Salman Ahmed Shaikh
In the ancient world, women inherited nothing and even when they inherited, they were treated like a minor. Women usually had no independent legal personality. The pre-Islamic Arabs were opposed to inheritance for women, who could not inherit as long as a male member of the family existed.
These Arabs were greatly surprised when the Qur’an explicitly said:
“For men is a share of what the parents and the near relatives leave, and for women is a share of what the parents and the near relatives leave…’ (Surah an-Nisa, 4:32).
Islam has given women a share in inheritance. Before Islam, women were not only deprived of that share, but were considered as property to be inherited by men. In Islam, whether a woman is a wife or a mother, a sister or a daughter, she receives a certain share from the wealth of the deceased close relative.
This share is hers by divine injunctions, and no one can take it away or disinherit her. Even if the deceased wishes to deprive her by making a will to other relations or in favor of any other cause, the Islamic law will not allow that to happen.
According to the Islamic law, a son receives twice as much as a daughter, a brother twice as much as a sister and a husband twice as much as a wife. But, this does not mean that the shares of men and women are unequal in all circumstances. In the case of father and mother, the share of both is the same in the wealth left by their deceased children.

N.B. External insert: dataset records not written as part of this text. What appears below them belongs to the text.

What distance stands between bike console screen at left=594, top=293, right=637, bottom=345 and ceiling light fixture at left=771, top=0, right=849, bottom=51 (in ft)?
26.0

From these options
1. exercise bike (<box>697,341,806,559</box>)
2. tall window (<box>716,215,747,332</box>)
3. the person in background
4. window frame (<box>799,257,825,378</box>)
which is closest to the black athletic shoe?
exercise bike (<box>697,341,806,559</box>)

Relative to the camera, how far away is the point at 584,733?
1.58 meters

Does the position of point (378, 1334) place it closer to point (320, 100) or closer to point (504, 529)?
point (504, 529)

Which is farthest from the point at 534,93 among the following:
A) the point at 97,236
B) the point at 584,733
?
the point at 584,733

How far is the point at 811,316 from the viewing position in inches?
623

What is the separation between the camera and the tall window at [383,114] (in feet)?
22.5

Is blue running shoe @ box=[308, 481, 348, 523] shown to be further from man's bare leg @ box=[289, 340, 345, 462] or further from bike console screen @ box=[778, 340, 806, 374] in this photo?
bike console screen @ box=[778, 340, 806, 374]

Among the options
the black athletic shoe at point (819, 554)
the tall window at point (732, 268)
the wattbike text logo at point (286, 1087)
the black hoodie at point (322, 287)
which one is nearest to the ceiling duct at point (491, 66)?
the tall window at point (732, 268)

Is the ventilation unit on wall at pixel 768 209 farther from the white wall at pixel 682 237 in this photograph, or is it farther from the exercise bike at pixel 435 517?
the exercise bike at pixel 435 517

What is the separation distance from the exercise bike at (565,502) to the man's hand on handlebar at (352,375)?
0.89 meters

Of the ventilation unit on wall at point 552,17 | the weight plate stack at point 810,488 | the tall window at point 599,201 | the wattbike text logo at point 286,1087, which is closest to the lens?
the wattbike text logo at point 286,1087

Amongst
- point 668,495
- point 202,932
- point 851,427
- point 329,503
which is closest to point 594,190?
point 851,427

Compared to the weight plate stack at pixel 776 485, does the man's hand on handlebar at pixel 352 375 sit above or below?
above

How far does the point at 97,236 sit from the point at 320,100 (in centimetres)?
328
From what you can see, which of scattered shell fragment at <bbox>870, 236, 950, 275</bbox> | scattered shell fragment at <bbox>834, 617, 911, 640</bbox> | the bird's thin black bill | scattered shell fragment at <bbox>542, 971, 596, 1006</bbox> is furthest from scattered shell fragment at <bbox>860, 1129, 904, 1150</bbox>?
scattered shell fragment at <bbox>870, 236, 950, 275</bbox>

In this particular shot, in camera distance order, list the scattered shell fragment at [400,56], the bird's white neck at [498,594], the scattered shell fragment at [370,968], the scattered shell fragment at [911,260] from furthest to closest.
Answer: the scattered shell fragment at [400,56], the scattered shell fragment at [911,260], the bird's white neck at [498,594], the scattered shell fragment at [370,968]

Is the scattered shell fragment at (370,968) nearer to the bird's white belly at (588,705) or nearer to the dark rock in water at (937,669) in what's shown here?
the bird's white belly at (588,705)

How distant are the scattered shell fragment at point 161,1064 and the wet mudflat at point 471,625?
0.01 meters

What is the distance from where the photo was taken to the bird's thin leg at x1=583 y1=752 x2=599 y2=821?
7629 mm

Even if a deceased only leaves behind female heirs, they will be given their prescribed share. In one of the case, the only daughter the deceased leaves behind may receive as much as half of the inheritance and if there are more than two daughters, they together get two-third (2/3) of the remaining inheritance.
Muslim mothers, wives, daughters, and sisters had received inheritance rights roughly fourteen hundred years before Europe recognized that these rights should even exist in the first place. According to the Encyclopedia Americana, in English Common law, all the real property held by a woman at the time of her marriage became the property of her husband. He was entitled to the rent from the land and any profit that might be made from managing it. It was not until the late 1870s onwards in Europe that married women achieved the right to enter contracts and own property. In France, this right was not recognized until as late as 1938.
As per Islamic inheritance law, a son receives twice as much as a daughter, a brother twice as much as a sister and a husband twice as much as a wife. In order to understand the rationale behind this rule, one must take into account the fact that the financial obligations of men in Islam far exceed those of women.
As per Islam, Muslim women can own property and wealth. They are entitled to have ‘Mehr’ (wealth at the start of marriage), ‘Wirasat’ (share in inheritance upon the death of husband, children, father and in some cases brother[s]). Islam does not make it obligatory on women to earn for their family. However, they can earn for the family and yet they are not obliged to spend their earnings on the family. They have a right to choose an occupation and earn. However, men are obliged to spend their earnings on the family and they are made primarily responsible for earning the livelihood for their family.
Besides, it needs to be realized that Islam highly regards family life. It strongly encourages young individuals to get married and Islam does not regard celibacy as a virtue. Hence, one could appreciate that Muslim men, in general, have greater financial burdens than Muslim women. Male heir is burdened with all financial responsibilities; whereas, a female heir is burdened with no financial responsibilities.